How many of us have heard of the phrase “waiting for the other shoe to drop”? Many of us have experienced feeling anxiety for a possibly imminent disaster and stressing nonstop over it. Studies now suggest that uncertainty of not knowing about things to come is actually worse than knowing for sure whether a certain event will happen or not.
A study by a research team from the University College London looked at 45 subjects playing a game in which they had to guess whether there was a snake under a rock and then turn the rock over. If there was a snake underneath, they would be given a small electric shock to the hand. The chance of discovering a snake also changed, resulting in different levels of uncertainty for the subjects.
Image Source: Lynn Koenig
Whereas a computer model measured the level of uncertainty, the levels of stress were measured by perspiration, dilation of pupils, and reports from the subjects themselves. After analyzing the data, the researchers confirmed that the levels of stress corresponded highly to levels of uncertainty, in comparison to a 0% or 100% chance of receiving a shock. Subjects were more stressed when they did not know whether to expect a shock or not. Furthermore, those subjects whose levels of stress did correspond with levels of uncertainty were better at predicting whether a shock was on the way or not, suggesting that stress may help us in determining risks.

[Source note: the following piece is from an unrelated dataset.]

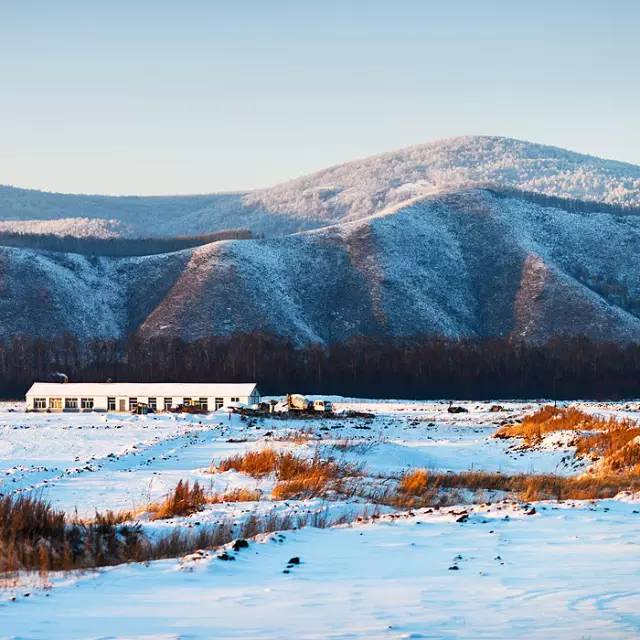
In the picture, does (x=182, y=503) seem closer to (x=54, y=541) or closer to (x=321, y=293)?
(x=54, y=541)

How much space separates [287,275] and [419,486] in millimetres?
164125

This principle may be familiar to many of us in our everyday lives. It happens when we’re waiting for test results or medical reports, or being anxious over possibly being late to an event. In moderation, stress can help us in various ways, perhaps most importantly with survival. However, in excess, it prevents us from actually carrying out our work. So, remember to try to stress a little bit less, even when you’re waiting for the other shoe to drop, and know that whatever will be, will be.